TASKS -
a: According to the article on infrared food quality testing, in which journal did Associate Professor Nansen publish his recent findings?
b: From the article on infrared food quality testing, reproduce the passage from "Infrared Technology to" up to and including "assess meat quality.".

EXCERPT TO READ -
Western Australian Researchers Develop Infrared Food Quality Test

Researchers at the University of Western Australia believe infrared technology could hold the key to more accurate, non-destructive food quality testing.
March 20, 2014

Researchers at the University of Western Australia believe infrared technology could hold the key to more accurate, non-destructive food quality testing.

Allowing for Food Items Moving Down a Conveyor Belt to be Easily ‘Tagged’

In the past it’s been difficult to classify foods accurately due to differences in the size, colours, and surface textures of food items such as fruits and vegetables. However until now, assessors needed to damage the food to look inside it. This new technology addresses this problem.

“With this technology, food items moving down a conveyor belt can easily be ‘tagged’ by an infrared scanner, and fast computers can quickly analyse the imaging data and determine whether or not a given food item needs to be rejected, or whether it needs to be diverted to the cargo bin for lower-grade food items,” explained Associate Professor Christian Nansen, from the university’s Institute of Agriculture and School of Animal Biology.

“It is similar to the baggage handling system at an airport: the infrared scan taken along the conveyor belt represents the ‘tag’ which ensures that each item of luggage - or fruit - gets to the right cargo bin and aeroplane.”

Infrared Technology to Help Detect Defects and Pesticide Residues

It’s anticipated that the infrared technology could be used to develop quality control systems to detect and quantify defects in fruits, vegetables, and grains. It could also detect pesticide residues and assess meat quality.

In findings recently published in the Journal of Food Engineering, Associate Professor Nansen wrote about his research which explored whether the technology could also help detect weevil infestations inside field pea. Associate Professor Nansen and his team assessed whether varieties of field peas infested with beetles reflected light differently to peas without weevils.

The researchers found the new classification procedure developed by Associate Professor Nansen’s group outperformed traditional conventional classification methods.

The University of Western Australia research paves the way for more accurate, large-scale food classification procedures which can be performed quickly for commercial producers.

Collected data entries:
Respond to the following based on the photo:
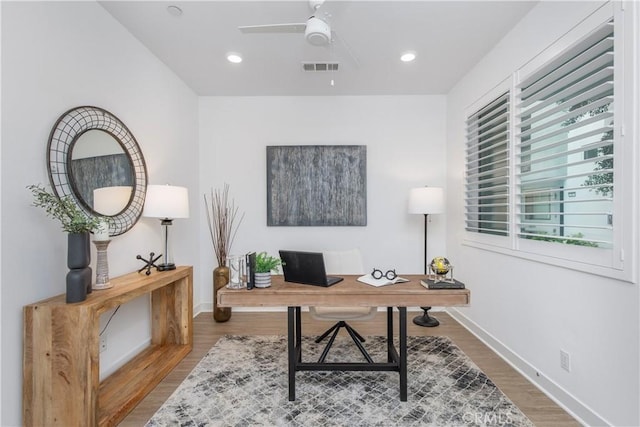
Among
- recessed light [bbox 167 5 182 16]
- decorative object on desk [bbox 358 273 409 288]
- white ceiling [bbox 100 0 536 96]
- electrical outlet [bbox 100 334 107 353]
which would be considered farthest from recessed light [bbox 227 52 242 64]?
electrical outlet [bbox 100 334 107 353]

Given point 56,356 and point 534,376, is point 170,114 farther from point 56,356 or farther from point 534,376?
point 534,376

ANSWERS IN ORDER -
a: The Journal of Food Engineering.

b:
Infrared Technology to Help Detect Defects and Pesticide Residues

It’s anticipated that the infrared technology could be used to develop quality control systems to detect and quantify defects in fruits, vegetables, and grains. It could also detect pesticide residues and assess meat quality.